═══ Record extracts ═══
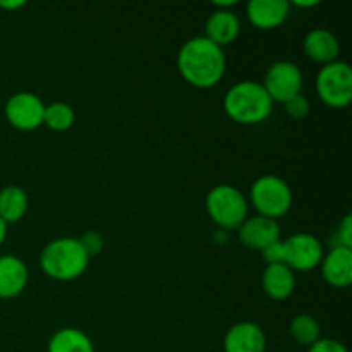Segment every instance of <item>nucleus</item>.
I'll list each match as a JSON object with an SVG mask.
<instances>
[{
  "mask_svg": "<svg viewBox=\"0 0 352 352\" xmlns=\"http://www.w3.org/2000/svg\"><path fill=\"white\" fill-rule=\"evenodd\" d=\"M177 67L182 78L196 88H212L226 72L223 50L205 36L186 41L177 54Z\"/></svg>",
  "mask_w": 352,
  "mask_h": 352,
  "instance_id": "f257e3e1",
  "label": "nucleus"
},
{
  "mask_svg": "<svg viewBox=\"0 0 352 352\" xmlns=\"http://www.w3.org/2000/svg\"><path fill=\"white\" fill-rule=\"evenodd\" d=\"M274 109L270 95L263 85L256 81H243L234 85L223 98V110L239 124H260Z\"/></svg>",
  "mask_w": 352,
  "mask_h": 352,
  "instance_id": "f03ea898",
  "label": "nucleus"
},
{
  "mask_svg": "<svg viewBox=\"0 0 352 352\" xmlns=\"http://www.w3.org/2000/svg\"><path fill=\"white\" fill-rule=\"evenodd\" d=\"M88 263V253L81 246L79 239H72V237L52 241L45 246L40 256L41 270L50 278L60 282L78 278L79 275L85 274Z\"/></svg>",
  "mask_w": 352,
  "mask_h": 352,
  "instance_id": "7ed1b4c3",
  "label": "nucleus"
},
{
  "mask_svg": "<svg viewBox=\"0 0 352 352\" xmlns=\"http://www.w3.org/2000/svg\"><path fill=\"white\" fill-rule=\"evenodd\" d=\"M206 212L210 219L223 229H239L248 215L246 198L232 186H217L206 196Z\"/></svg>",
  "mask_w": 352,
  "mask_h": 352,
  "instance_id": "20e7f679",
  "label": "nucleus"
},
{
  "mask_svg": "<svg viewBox=\"0 0 352 352\" xmlns=\"http://www.w3.org/2000/svg\"><path fill=\"white\" fill-rule=\"evenodd\" d=\"M251 201L261 217L275 220L291 210L292 192L284 179L261 175L251 188Z\"/></svg>",
  "mask_w": 352,
  "mask_h": 352,
  "instance_id": "39448f33",
  "label": "nucleus"
},
{
  "mask_svg": "<svg viewBox=\"0 0 352 352\" xmlns=\"http://www.w3.org/2000/svg\"><path fill=\"white\" fill-rule=\"evenodd\" d=\"M316 91L322 102L333 109H344L352 100V69L346 62L336 60L323 65L316 78Z\"/></svg>",
  "mask_w": 352,
  "mask_h": 352,
  "instance_id": "423d86ee",
  "label": "nucleus"
},
{
  "mask_svg": "<svg viewBox=\"0 0 352 352\" xmlns=\"http://www.w3.org/2000/svg\"><path fill=\"white\" fill-rule=\"evenodd\" d=\"M263 88L270 95L272 102L285 103L301 95L302 74L301 69L287 60L275 62L265 74Z\"/></svg>",
  "mask_w": 352,
  "mask_h": 352,
  "instance_id": "0eeeda50",
  "label": "nucleus"
},
{
  "mask_svg": "<svg viewBox=\"0 0 352 352\" xmlns=\"http://www.w3.org/2000/svg\"><path fill=\"white\" fill-rule=\"evenodd\" d=\"M323 260V246L311 234H294L284 241V265L292 272H308Z\"/></svg>",
  "mask_w": 352,
  "mask_h": 352,
  "instance_id": "6e6552de",
  "label": "nucleus"
},
{
  "mask_svg": "<svg viewBox=\"0 0 352 352\" xmlns=\"http://www.w3.org/2000/svg\"><path fill=\"white\" fill-rule=\"evenodd\" d=\"M6 117L16 129L34 131L43 126L45 105L34 93H16L7 100Z\"/></svg>",
  "mask_w": 352,
  "mask_h": 352,
  "instance_id": "1a4fd4ad",
  "label": "nucleus"
},
{
  "mask_svg": "<svg viewBox=\"0 0 352 352\" xmlns=\"http://www.w3.org/2000/svg\"><path fill=\"white\" fill-rule=\"evenodd\" d=\"M237 230H239L237 234H239L241 243L251 250L261 251L280 239V226L277 223V220L261 215L246 219Z\"/></svg>",
  "mask_w": 352,
  "mask_h": 352,
  "instance_id": "9d476101",
  "label": "nucleus"
},
{
  "mask_svg": "<svg viewBox=\"0 0 352 352\" xmlns=\"http://www.w3.org/2000/svg\"><path fill=\"white\" fill-rule=\"evenodd\" d=\"M291 3L287 0H251L248 3V17L258 30H274L289 16Z\"/></svg>",
  "mask_w": 352,
  "mask_h": 352,
  "instance_id": "9b49d317",
  "label": "nucleus"
},
{
  "mask_svg": "<svg viewBox=\"0 0 352 352\" xmlns=\"http://www.w3.org/2000/svg\"><path fill=\"white\" fill-rule=\"evenodd\" d=\"M267 339L263 330L250 322L234 325L223 339L226 352H265Z\"/></svg>",
  "mask_w": 352,
  "mask_h": 352,
  "instance_id": "f8f14e48",
  "label": "nucleus"
},
{
  "mask_svg": "<svg viewBox=\"0 0 352 352\" xmlns=\"http://www.w3.org/2000/svg\"><path fill=\"white\" fill-rule=\"evenodd\" d=\"M322 272L325 280L333 287L344 289L352 282V250L337 244L322 260Z\"/></svg>",
  "mask_w": 352,
  "mask_h": 352,
  "instance_id": "ddd939ff",
  "label": "nucleus"
},
{
  "mask_svg": "<svg viewBox=\"0 0 352 352\" xmlns=\"http://www.w3.org/2000/svg\"><path fill=\"white\" fill-rule=\"evenodd\" d=\"M28 284V267L21 258L7 254L0 256V299H12L24 291Z\"/></svg>",
  "mask_w": 352,
  "mask_h": 352,
  "instance_id": "4468645a",
  "label": "nucleus"
},
{
  "mask_svg": "<svg viewBox=\"0 0 352 352\" xmlns=\"http://www.w3.org/2000/svg\"><path fill=\"white\" fill-rule=\"evenodd\" d=\"M340 52L339 40L336 34H332L327 30H313L306 34L305 38V54L311 60L318 64H332L337 60Z\"/></svg>",
  "mask_w": 352,
  "mask_h": 352,
  "instance_id": "2eb2a0df",
  "label": "nucleus"
},
{
  "mask_svg": "<svg viewBox=\"0 0 352 352\" xmlns=\"http://www.w3.org/2000/svg\"><path fill=\"white\" fill-rule=\"evenodd\" d=\"M261 284H263L265 294L270 296L275 301H284L296 289L294 272L284 263L267 265Z\"/></svg>",
  "mask_w": 352,
  "mask_h": 352,
  "instance_id": "dca6fc26",
  "label": "nucleus"
},
{
  "mask_svg": "<svg viewBox=\"0 0 352 352\" xmlns=\"http://www.w3.org/2000/svg\"><path fill=\"white\" fill-rule=\"evenodd\" d=\"M239 30L241 24L236 14L229 9H219L206 21L205 38H208L210 41H213V43L222 48L223 45H229L236 40Z\"/></svg>",
  "mask_w": 352,
  "mask_h": 352,
  "instance_id": "f3484780",
  "label": "nucleus"
},
{
  "mask_svg": "<svg viewBox=\"0 0 352 352\" xmlns=\"http://www.w3.org/2000/svg\"><path fill=\"white\" fill-rule=\"evenodd\" d=\"M28 196L17 186H7L0 189V219L9 226L16 223L26 215Z\"/></svg>",
  "mask_w": 352,
  "mask_h": 352,
  "instance_id": "a211bd4d",
  "label": "nucleus"
},
{
  "mask_svg": "<svg viewBox=\"0 0 352 352\" xmlns=\"http://www.w3.org/2000/svg\"><path fill=\"white\" fill-rule=\"evenodd\" d=\"M48 352H95L93 342L78 329H62L48 342Z\"/></svg>",
  "mask_w": 352,
  "mask_h": 352,
  "instance_id": "6ab92c4d",
  "label": "nucleus"
},
{
  "mask_svg": "<svg viewBox=\"0 0 352 352\" xmlns=\"http://www.w3.org/2000/svg\"><path fill=\"white\" fill-rule=\"evenodd\" d=\"M291 336L301 346L311 347L320 340V323L311 315H298L291 322Z\"/></svg>",
  "mask_w": 352,
  "mask_h": 352,
  "instance_id": "aec40b11",
  "label": "nucleus"
},
{
  "mask_svg": "<svg viewBox=\"0 0 352 352\" xmlns=\"http://www.w3.org/2000/svg\"><path fill=\"white\" fill-rule=\"evenodd\" d=\"M74 110L72 107H69L67 103H52V105L45 107V119L43 124L52 131H57V133H62V131L71 129L72 124H74Z\"/></svg>",
  "mask_w": 352,
  "mask_h": 352,
  "instance_id": "412c9836",
  "label": "nucleus"
},
{
  "mask_svg": "<svg viewBox=\"0 0 352 352\" xmlns=\"http://www.w3.org/2000/svg\"><path fill=\"white\" fill-rule=\"evenodd\" d=\"M79 243L85 248L88 256H95V254L102 253L103 250V237L96 230H88L82 237H79Z\"/></svg>",
  "mask_w": 352,
  "mask_h": 352,
  "instance_id": "4be33fe9",
  "label": "nucleus"
},
{
  "mask_svg": "<svg viewBox=\"0 0 352 352\" xmlns=\"http://www.w3.org/2000/svg\"><path fill=\"white\" fill-rule=\"evenodd\" d=\"M284 105L285 109H287L289 116L294 117V119L298 120L305 119V117L309 113V102L302 95L294 96V98H291L289 102H285Z\"/></svg>",
  "mask_w": 352,
  "mask_h": 352,
  "instance_id": "5701e85b",
  "label": "nucleus"
},
{
  "mask_svg": "<svg viewBox=\"0 0 352 352\" xmlns=\"http://www.w3.org/2000/svg\"><path fill=\"white\" fill-rule=\"evenodd\" d=\"M267 265H278L284 263V241H275L274 244L267 246L260 251Z\"/></svg>",
  "mask_w": 352,
  "mask_h": 352,
  "instance_id": "b1692460",
  "label": "nucleus"
},
{
  "mask_svg": "<svg viewBox=\"0 0 352 352\" xmlns=\"http://www.w3.org/2000/svg\"><path fill=\"white\" fill-rule=\"evenodd\" d=\"M337 236H339V246L344 248H352V217L347 213L346 217L340 222L339 230H337Z\"/></svg>",
  "mask_w": 352,
  "mask_h": 352,
  "instance_id": "393cba45",
  "label": "nucleus"
},
{
  "mask_svg": "<svg viewBox=\"0 0 352 352\" xmlns=\"http://www.w3.org/2000/svg\"><path fill=\"white\" fill-rule=\"evenodd\" d=\"M308 352H349V351H347L346 346L340 344L339 340L320 339L318 342H315L311 347H309Z\"/></svg>",
  "mask_w": 352,
  "mask_h": 352,
  "instance_id": "a878e982",
  "label": "nucleus"
},
{
  "mask_svg": "<svg viewBox=\"0 0 352 352\" xmlns=\"http://www.w3.org/2000/svg\"><path fill=\"white\" fill-rule=\"evenodd\" d=\"M21 7H24L23 0H19V2H0V9H6V10H16V9H21Z\"/></svg>",
  "mask_w": 352,
  "mask_h": 352,
  "instance_id": "bb28decb",
  "label": "nucleus"
},
{
  "mask_svg": "<svg viewBox=\"0 0 352 352\" xmlns=\"http://www.w3.org/2000/svg\"><path fill=\"white\" fill-rule=\"evenodd\" d=\"M294 3L296 7H315V6H318V0H305V2H302V0H296V2H292Z\"/></svg>",
  "mask_w": 352,
  "mask_h": 352,
  "instance_id": "cd10ccee",
  "label": "nucleus"
},
{
  "mask_svg": "<svg viewBox=\"0 0 352 352\" xmlns=\"http://www.w3.org/2000/svg\"><path fill=\"white\" fill-rule=\"evenodd\" d=\"M6 237H7V223L0 219V246H2V243L6 241Z\"/></svg>",
  "mask_w": 352,
  "mask_h": 352,
  "instance_id": "c85d7f7f",
  "label": "nucleus"
}]
</instances>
═══
__Directions for this task__: Render the lines of the entries as a Markdown table with columns "Row" and "Entry line," starting at the first line of the entries and ending at the line that contains "109L270 95L263 85L256", with both ends included and blank lines omitted. Leave the pictures out of the table.

__Full answer__:
| Row | Entry line |
|---|---|
| 1 | Segment every instance of <item>nucleus</item>. |
| 2 | I'll list each match as a JSON object with an SVG mask. |
| 3 | <instances> |
| 4 | [{ |
| 5 |   "mask_svg": "<svg viewBox=\"0 0 352 352\" xmlns=\"http://www.w3.org/2000/svg\"><path fill=\"white\" fill-rule=\"evenodd\" d=\"M177 67L182 78L196 88H212L226 72L223 50L205 36L186 41L177 54Z\"/></svg>", |
| 6 |   "mask_w": 352, |
| 7 |   "mask_h": 352, |
| 8 |   "instance_id": "f257e3e1", |
| 9 |   "label": "nucleus" |
| 10 | }, |
| 11 | { |
| 12 |   "mask_svg": "<svg viewBox=\"0 0 352 352\" xmlns=\"http://www.w3.org/2000/svg\"><path fill=\"white\" fill-rule=\"evenodd\" d=\"M274 109L270 95L263 85L256 81H243L234 85L223 98V110L239 124H260Z\"/></svg>", |